Há alguns anos, passamos a viver uma mudança de Era, com uma ruptura da cultura do “ter” para a cultura do “ser” e das experiências. Iniciou-se a chamada “Nova Economia”, com o adoção em massa da internet, desenvolvimento de startups e suas novas tecnologias, democratização do acesso aos smartphones, cultura de dados, entre outras características dessa nova realidade – isso sem falar nas transformações decorrentes da pandemia do COVID-19.
Enquanto isso, o Brasil segue despontando como um dos países com o Poder Judiciário mais inflado e complexo, com cerca de 80 milhões de processos ativos, gastando quase 2% do seu PIB com a Justiça. Processos chegam a durar mais de 10 anos para serem finalizados.
Nesse cenário, não restou outra alternativa à Justiça/Poder Judiciário, senão evoluir, adaptar-se a essa nova realidade, adequando-se aos anseios da sociedade e passar a vivenciar uma “transformação digital”.

*TAREFA:*
Copie o trecho do texto sobre a transformação digital da Justiça que começa nas palavras "Há alguns anos, passamos" e termina depois de "para serem finalizados.", trocando "smartphones" por "celulares". As linhas que vêm agora são um material separado do texto sobre a transformação digital da Justiça.

*SEÇÃO DE DADOS:*

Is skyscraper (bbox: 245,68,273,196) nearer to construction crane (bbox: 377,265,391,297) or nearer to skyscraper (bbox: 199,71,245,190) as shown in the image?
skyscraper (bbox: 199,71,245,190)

*TAREFA RESOLVIDA:*
Há alguns anos, passamos a viver uma mudança de Era, com uma ruptura da cultura do “ter” para a cultura do “ser” e das experiências. Iniciou-se a chamada “Nova Economia”, com o adoção em massa da internet, desenvolvimento de startups e suas novas tecnologias, democratização do acesso aos celulares, cultura de dados, entre outras características dessa nova realidade – isso sem falar nas transformações decorrentes da pandemia do COVID-19.
Enquanto isso, o Brasil segue despontando como um dos países com o Poder Judiciário mais inflado e complexo, com cerca de 80 milhões de processos ativos, gastando quase 2% do seu PIB com a Justiça. Processos chegam a durar mais de 10 anos para serem finalizados.